Page text -
*** Begin section ***

You may be thinking, “But it wasn’t the earthquake that caused plant failure, it was the tsunami!” You are a clever soul. Nuclear power plants are designed to shut down in the event of an emergency, and Fukushima did. However the fuel in a nuclear reactor does not stop emitting radiation after a reactor is shut down. They need coolant to prevent a chain reaction which can result in great damage.
Cooling Nuclear Plants
This coolant is usually water, which is why nuclear plants are usually near a major water source (ocean, lake, river.) The coolant needs to circulate through the fuel, and it does so through electric-powered pumps. Should electricity fail, the pumps stop working.
Of course, power plants have backup systems for this, and so did Fukushima. When the severe earthquake interrupted power service, backup generators kicked into operation. They would have been sufficient to keep coolant flowing. But the tsunami which followed, ruined most of these backup generators.

*** End section ***

Data records -

*** Begin section ***

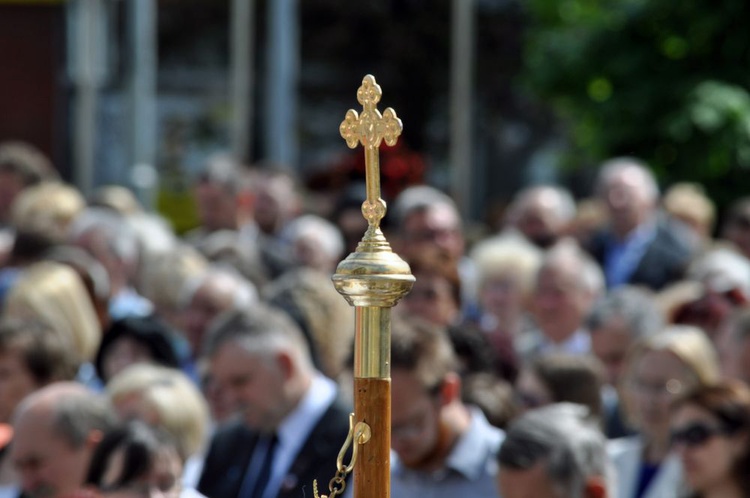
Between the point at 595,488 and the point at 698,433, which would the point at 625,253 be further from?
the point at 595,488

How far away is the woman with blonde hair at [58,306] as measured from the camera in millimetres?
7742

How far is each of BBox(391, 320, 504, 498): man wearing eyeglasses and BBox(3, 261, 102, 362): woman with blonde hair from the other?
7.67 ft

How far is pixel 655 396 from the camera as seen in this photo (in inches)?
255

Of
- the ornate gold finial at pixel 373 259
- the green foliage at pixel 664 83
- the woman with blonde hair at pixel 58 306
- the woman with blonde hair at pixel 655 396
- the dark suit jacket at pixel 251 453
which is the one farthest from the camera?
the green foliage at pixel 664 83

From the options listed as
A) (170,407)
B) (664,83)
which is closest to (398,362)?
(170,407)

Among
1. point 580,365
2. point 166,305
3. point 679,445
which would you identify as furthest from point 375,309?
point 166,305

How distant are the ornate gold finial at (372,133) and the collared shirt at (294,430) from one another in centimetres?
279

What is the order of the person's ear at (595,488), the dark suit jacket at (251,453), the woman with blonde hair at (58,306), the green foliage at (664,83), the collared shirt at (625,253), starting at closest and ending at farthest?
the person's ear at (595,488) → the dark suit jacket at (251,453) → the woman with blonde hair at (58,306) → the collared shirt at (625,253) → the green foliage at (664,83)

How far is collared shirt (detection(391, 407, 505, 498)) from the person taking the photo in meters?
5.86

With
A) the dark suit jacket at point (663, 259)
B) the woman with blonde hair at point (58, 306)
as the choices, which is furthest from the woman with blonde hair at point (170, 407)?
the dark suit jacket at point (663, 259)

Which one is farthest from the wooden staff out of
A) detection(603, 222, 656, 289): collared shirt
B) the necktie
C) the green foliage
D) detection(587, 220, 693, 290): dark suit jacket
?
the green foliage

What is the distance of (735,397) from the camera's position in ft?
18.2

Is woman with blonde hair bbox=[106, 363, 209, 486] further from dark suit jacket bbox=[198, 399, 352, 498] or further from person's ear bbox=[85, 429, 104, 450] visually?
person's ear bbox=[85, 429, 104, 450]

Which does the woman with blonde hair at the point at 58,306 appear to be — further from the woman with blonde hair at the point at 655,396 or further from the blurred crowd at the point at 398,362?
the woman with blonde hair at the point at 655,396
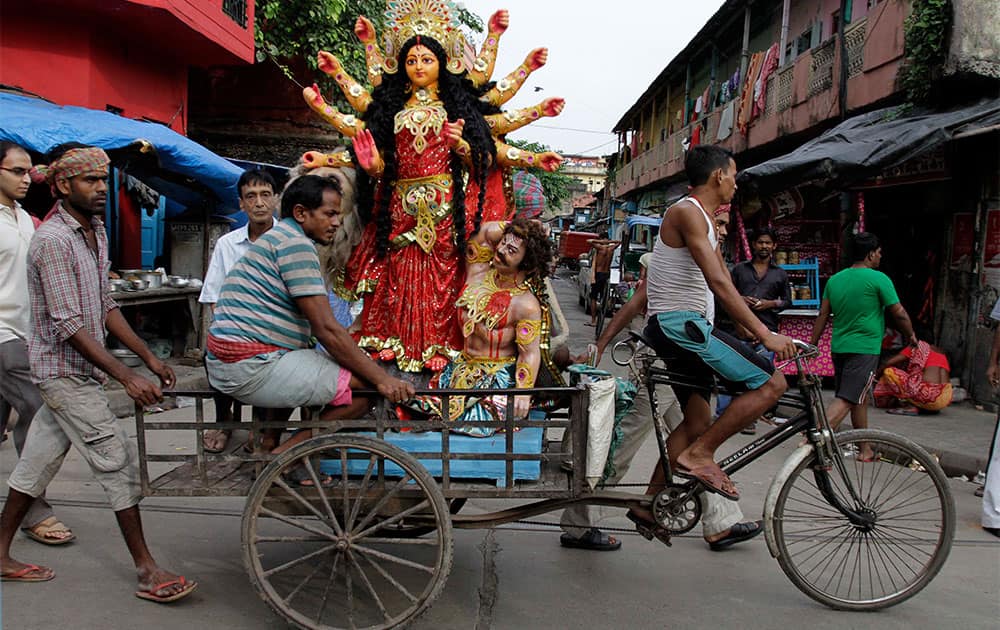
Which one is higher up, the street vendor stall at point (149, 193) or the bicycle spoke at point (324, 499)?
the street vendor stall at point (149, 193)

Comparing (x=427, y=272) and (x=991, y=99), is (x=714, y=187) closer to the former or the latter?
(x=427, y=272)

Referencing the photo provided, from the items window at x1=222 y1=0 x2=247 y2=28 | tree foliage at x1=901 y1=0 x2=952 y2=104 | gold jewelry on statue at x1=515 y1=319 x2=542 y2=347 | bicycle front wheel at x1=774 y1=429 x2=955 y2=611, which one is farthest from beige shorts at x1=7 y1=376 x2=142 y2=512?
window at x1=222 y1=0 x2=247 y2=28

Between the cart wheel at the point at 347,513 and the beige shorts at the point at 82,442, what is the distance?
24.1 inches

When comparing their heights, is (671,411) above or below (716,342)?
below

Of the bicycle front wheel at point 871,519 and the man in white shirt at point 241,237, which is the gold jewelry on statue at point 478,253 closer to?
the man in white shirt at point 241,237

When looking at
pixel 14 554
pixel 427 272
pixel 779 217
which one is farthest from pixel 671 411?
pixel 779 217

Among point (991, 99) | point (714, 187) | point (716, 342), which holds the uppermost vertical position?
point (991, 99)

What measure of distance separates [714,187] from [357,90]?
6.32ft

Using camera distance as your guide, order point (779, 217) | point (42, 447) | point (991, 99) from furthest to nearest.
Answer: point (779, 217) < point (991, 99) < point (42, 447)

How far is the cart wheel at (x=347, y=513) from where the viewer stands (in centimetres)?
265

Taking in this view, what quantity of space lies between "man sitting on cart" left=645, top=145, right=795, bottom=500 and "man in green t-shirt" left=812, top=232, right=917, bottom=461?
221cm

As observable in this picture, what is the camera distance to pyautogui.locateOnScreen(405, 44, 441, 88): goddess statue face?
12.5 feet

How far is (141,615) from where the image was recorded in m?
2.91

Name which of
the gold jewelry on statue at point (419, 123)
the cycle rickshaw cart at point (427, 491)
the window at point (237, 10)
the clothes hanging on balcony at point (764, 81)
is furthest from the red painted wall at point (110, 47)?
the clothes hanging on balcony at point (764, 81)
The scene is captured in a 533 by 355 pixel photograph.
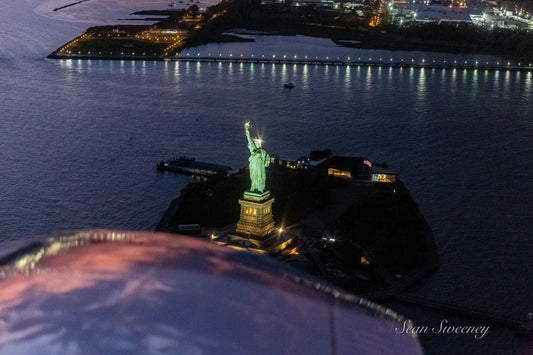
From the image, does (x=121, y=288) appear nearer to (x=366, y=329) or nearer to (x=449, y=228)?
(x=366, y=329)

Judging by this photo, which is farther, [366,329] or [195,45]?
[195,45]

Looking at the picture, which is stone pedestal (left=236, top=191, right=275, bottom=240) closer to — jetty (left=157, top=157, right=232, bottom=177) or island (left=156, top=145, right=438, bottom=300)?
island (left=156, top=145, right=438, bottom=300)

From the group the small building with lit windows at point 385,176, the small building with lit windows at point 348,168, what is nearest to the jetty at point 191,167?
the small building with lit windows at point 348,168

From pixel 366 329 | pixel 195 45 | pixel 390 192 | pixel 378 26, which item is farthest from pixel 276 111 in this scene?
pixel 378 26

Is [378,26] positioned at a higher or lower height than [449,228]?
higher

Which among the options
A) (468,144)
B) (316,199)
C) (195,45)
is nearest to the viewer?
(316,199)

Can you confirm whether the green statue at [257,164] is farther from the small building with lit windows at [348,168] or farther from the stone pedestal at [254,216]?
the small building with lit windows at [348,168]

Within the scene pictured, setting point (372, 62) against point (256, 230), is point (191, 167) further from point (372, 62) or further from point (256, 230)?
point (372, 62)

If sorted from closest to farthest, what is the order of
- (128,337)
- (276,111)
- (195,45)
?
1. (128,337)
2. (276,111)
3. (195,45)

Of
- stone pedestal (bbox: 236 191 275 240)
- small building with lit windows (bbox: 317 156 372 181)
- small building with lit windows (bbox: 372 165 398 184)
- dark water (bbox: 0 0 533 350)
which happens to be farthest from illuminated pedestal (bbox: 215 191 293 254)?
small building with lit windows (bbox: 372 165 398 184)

*** End section ***

Work instruction -
Continue the passage on how the Fukushima nuclear plant was cooled, starting after its final sentence about the tsunami ruining most of the backup generators.

Exercise answer -
The plant had a seawall, which was at the legal height mandated by Japanese regulatory agencies. And the tsunami completely overran the wall. The power company was eventually found liable for insufficient emergency protocols. However, a tsunami wave higher than ever seen before can’t be predicted, right?
Wrong.
Yanosuke Hirai
North of Fukushima (closer to the quake’s epicenter) was the Oanagawa nuclear plant, operated by a different power company. It faced a similar tsunami wave; its sea walls held, and the plant was not dangerously harmed. In fact, several nearby residents whose homes had been destroyed by the tsunami stayed at the plant site as a refugee center.
The hero who saved that plant was a long-dead man named Yanosuke Hirai.
Hirai was a senior engineer with the power company. As a boy, he visited the town of his birth, and in this town was an ancient Shinto shrine. Legend had it that the shrine was affected by tsunami flooding in a terrifying 869 CE earthquake. Supposedly, Yanosuke Hirai never stopped thinking about that visit.
Demanding More Than the Minimum
When the Oanagawa plant was built, Yanosuke Hirai insisted on a higher elevation and higher seawall than other engineers thought necessary. The design team at Fukushima actually lowered the plant’s elevation during construction, for the logical reason that closer to the ocean meant less cost pumping the water uphill.
After the 2011 disaster, a Portland Oregonian reporter who’d lived in Japan for years, read about the Oanagawa plant, and tracked down Tatsuji Oshima, Yanosuke Hirai’s former underling. Oshima said Hirai’s obsession with safety was always a huge battle he fought against institutional inertia, and Hirai considered bureaucrats to be “human trash.”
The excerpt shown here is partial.